What’s the alternative? Lazarus doesn’t say, and not without reason, because if he did, even many Democrats would balk. In fact, the dirty little secret about the modern liberal’s approach to constitutional interpretation is that it makes a mockery of the document. Ignoring the text, it finds sweeping power for the political branches, especially the federal government, to promote “social change,” failing which the job falls to the judiciary. Stated simply, the ends justify the means, whatever the Constitution may say. Constitutional interpretation thus becomes a handmaiden to the liberal’ s conception of “progress.”

By now that view, its roots in Franklin Roosevelt’s 1937 Court‐​packing scheme, is so engrained that we hardly think twice about it. Congress has all but plenary power to redistribute and regulate at will, we believe. If Congress fails, or if it does so in a way that violates certain “fundamental” rights, whether or not in the Constitution, then judges can be counted on to right the wrong. In either case, authority to bring about the end can be divined in our “living Constitution” — a constitution of such evanescence as to be, well, dead.

Take Roe v. Wade, the decision that has poisoned serious constitutional thought for more than a quarter of a century. The basic question in the case is when the state has a right to protect life. Reasonable people can disagree about that. In fact, 30 years ago states were redrawing the line, as Justice Ruth Bader Ginsburg noted in a speech she gave just before being nominated for the High Court. But under our Constitution it is the states that have the authority to draw that line, not Congress, not the Supreme Court.

Or take affirmative action. Abolitionists, suffragists, and others fought long to secure the equal protection promised by the Constitution. Modern liberals sully that history by asking judges to ignore the promise. They make a mockery of equal protection.

Or take the most basic constitutional issue of all, the scope of government, which the Rehnquist Court has begun at last to revisit. In the Federalist, written to sell the new Constitution to a skeptical public, James Madison promised that the powers of the federal government would be “few and defined.” One imagines that the principal author of the document knew whereof he spoke. Yet today no one imagines federal powers to be few and defined.

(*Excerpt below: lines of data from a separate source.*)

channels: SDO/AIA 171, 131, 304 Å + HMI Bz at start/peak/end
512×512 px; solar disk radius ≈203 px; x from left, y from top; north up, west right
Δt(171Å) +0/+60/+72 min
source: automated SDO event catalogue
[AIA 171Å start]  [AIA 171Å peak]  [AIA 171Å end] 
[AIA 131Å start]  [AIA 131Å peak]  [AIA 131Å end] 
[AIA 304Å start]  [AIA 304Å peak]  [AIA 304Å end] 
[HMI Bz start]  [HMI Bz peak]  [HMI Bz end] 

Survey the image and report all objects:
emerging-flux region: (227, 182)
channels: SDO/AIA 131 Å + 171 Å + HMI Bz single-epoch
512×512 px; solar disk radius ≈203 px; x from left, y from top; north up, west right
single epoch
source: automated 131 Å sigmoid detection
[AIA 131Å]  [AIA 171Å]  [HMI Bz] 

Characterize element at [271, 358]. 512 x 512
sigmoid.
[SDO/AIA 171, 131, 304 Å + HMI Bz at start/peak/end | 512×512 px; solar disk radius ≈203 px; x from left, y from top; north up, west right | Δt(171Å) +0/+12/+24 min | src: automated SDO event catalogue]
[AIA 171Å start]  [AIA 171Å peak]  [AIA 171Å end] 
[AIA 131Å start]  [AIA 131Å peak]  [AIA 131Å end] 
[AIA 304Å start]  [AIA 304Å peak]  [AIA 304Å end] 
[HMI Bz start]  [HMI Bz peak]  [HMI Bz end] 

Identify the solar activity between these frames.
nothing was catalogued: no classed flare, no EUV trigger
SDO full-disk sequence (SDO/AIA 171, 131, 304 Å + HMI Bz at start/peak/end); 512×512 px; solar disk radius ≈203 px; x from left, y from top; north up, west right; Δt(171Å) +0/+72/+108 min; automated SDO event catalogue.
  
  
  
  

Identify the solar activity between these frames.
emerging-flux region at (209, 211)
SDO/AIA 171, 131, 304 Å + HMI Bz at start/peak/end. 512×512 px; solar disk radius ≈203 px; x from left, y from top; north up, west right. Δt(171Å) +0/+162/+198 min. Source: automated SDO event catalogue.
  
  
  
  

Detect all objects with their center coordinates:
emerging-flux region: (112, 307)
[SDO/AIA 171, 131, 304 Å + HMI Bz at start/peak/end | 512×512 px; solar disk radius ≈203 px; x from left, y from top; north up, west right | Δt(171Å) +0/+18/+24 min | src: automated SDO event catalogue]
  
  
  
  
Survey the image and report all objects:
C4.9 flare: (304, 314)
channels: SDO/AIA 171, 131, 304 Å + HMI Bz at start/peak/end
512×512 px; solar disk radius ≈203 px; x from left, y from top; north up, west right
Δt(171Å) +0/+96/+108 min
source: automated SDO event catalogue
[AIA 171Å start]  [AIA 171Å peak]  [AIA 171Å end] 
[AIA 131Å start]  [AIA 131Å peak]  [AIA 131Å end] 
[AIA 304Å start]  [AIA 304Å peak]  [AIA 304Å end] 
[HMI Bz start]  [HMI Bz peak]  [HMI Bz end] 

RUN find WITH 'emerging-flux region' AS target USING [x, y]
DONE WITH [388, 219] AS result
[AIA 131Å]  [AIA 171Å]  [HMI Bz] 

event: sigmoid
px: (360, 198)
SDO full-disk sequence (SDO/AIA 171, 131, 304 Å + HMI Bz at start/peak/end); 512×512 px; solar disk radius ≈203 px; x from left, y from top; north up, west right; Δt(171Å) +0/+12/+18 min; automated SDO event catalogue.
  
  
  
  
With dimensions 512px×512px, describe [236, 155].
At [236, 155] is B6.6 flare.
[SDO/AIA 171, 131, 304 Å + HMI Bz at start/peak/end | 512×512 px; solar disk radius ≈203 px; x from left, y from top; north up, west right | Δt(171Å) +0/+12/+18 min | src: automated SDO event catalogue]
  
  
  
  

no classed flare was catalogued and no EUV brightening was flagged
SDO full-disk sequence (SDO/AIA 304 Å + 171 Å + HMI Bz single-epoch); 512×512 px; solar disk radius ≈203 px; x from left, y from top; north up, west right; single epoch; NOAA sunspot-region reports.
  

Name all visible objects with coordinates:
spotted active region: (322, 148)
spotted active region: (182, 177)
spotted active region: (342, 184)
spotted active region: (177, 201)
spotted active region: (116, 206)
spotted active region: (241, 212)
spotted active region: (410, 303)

We have yet to come to grips with the constitutional revolution the New Deal wrought. Conservatives like Robert Bork and Orrin Hatch have made practical peace with it — at the expense of their own credibility when they call themselves “originalists.” Liberals eschew credibility as they echo New Deal architect Rexford Tugwell: “to the extent [our programs] developed, they were tortured interpretations of a document intended to prevent them.”

So let the battle begin. The nation can profit by seeing how far we’ve strayed from a document meant to ensure individual liberty through limited government. If we truly want all the government we enjoy today, let’s amend the Constitution to authorize it. Otherwise we wallow ever deeper into constitutional confusion and, let’s be candid, illegitimacy. It was to ensure legitimacy, after all, that we wrote a Constitution in the first place.